[Spatial reasoning question entries]

start

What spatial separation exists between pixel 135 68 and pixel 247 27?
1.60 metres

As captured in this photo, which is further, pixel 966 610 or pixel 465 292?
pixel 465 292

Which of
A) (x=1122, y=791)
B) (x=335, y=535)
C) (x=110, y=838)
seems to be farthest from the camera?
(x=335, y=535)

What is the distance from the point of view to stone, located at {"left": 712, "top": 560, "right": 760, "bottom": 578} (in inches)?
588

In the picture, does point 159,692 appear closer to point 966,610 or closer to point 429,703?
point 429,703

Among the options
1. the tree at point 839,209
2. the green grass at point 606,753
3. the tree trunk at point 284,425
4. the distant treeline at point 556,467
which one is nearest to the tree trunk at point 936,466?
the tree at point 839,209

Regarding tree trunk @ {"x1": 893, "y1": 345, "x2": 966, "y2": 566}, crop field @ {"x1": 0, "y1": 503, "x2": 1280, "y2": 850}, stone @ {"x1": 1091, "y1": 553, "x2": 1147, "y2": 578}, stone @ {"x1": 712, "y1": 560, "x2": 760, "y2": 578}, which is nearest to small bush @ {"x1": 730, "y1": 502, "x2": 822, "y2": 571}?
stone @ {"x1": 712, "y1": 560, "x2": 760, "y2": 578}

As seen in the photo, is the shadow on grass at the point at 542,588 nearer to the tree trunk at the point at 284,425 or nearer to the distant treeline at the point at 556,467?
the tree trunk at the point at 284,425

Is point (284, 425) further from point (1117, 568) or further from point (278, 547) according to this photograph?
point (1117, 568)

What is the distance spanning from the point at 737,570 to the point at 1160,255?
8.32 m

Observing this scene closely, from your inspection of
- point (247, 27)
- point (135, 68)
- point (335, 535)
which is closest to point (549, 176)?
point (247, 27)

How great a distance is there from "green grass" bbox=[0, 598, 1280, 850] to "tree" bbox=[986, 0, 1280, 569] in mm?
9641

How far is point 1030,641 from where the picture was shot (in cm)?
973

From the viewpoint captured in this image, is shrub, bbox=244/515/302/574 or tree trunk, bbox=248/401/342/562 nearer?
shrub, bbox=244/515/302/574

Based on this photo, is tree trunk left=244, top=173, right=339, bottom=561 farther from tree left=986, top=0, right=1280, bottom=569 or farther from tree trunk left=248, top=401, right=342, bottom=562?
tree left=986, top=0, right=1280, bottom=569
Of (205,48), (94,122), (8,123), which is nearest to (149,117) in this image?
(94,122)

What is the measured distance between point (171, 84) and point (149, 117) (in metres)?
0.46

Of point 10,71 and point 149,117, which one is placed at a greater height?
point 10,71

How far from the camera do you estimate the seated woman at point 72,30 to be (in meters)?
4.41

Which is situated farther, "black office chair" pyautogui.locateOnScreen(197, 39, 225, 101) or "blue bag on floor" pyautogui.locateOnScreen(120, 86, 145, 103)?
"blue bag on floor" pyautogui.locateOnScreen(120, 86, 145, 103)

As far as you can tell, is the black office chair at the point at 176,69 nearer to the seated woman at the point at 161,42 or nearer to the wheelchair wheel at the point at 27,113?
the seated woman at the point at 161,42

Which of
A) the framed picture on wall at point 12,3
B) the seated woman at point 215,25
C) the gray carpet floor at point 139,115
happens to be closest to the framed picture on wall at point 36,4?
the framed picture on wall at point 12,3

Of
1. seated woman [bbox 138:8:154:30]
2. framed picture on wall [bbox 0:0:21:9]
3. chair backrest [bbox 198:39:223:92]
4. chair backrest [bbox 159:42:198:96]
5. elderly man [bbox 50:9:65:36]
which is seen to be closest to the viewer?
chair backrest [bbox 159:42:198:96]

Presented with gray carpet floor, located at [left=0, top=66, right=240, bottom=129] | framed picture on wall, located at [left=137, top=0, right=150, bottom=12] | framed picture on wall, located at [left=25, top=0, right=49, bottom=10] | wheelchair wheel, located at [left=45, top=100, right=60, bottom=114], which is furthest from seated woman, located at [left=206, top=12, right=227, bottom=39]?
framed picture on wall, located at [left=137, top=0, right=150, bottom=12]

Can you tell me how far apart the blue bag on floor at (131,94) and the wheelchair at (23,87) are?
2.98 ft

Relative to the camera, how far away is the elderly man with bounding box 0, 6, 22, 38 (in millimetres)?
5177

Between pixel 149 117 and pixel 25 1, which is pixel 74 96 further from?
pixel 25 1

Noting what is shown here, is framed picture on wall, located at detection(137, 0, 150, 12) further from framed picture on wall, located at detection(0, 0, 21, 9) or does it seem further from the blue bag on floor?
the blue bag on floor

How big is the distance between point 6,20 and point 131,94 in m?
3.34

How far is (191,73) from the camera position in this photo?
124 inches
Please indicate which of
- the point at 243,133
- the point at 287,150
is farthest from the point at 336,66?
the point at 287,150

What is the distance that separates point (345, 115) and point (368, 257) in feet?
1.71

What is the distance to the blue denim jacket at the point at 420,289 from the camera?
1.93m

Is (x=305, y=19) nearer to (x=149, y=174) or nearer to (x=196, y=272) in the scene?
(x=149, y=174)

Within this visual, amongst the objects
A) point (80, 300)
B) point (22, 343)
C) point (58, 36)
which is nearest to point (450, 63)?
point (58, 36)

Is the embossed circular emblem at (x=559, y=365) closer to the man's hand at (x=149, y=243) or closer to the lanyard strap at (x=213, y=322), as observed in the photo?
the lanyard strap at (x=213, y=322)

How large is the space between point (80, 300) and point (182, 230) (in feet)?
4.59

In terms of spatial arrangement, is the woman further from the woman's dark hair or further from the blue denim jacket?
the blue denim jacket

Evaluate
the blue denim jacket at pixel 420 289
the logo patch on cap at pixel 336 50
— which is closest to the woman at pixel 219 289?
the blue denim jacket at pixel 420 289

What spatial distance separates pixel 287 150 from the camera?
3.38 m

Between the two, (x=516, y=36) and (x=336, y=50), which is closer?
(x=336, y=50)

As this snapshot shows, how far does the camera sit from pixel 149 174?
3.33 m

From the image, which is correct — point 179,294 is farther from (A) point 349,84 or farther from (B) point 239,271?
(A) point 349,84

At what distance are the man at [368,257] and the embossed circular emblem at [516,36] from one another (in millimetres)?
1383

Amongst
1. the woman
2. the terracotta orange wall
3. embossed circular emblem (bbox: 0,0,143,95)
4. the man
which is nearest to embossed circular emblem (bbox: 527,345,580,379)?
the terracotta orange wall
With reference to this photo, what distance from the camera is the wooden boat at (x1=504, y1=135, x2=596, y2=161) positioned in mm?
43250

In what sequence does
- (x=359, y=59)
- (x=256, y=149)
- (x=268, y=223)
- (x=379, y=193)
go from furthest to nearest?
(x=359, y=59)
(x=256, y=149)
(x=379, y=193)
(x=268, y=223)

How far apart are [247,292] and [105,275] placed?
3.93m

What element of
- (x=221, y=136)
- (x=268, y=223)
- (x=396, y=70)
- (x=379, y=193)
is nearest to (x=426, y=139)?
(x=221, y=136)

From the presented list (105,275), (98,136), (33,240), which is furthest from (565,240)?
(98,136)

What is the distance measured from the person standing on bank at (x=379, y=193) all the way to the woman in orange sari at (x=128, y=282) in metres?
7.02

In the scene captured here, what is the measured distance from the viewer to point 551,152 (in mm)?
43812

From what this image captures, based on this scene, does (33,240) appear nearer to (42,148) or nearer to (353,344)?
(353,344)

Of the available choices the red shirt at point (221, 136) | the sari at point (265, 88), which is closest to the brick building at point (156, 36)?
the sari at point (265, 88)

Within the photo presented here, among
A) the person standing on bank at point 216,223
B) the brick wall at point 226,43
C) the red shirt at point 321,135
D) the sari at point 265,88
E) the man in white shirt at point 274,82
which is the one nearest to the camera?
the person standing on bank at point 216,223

end

Revise the entries from the line containing "Of the available" through the end, changing "red shirt" to "maroon shirt" and leaving everything else the same.

Of the available choices the maroon shirt at point (221, 136) | the sari at point (265, 88), which is closest to the brick building at point (156, 36)?
the sari at point (265, 88)

Within the photo presented here, among
A) the person standing on bank at point 216,223
B) the brick wall at point 226,43
C) the maroon shirt at point 321,135
D) the sari at point 265,88
E) the man in white shirt at point 274,82
which is the one nearest to the camera?
the person standing on bank at point 216,223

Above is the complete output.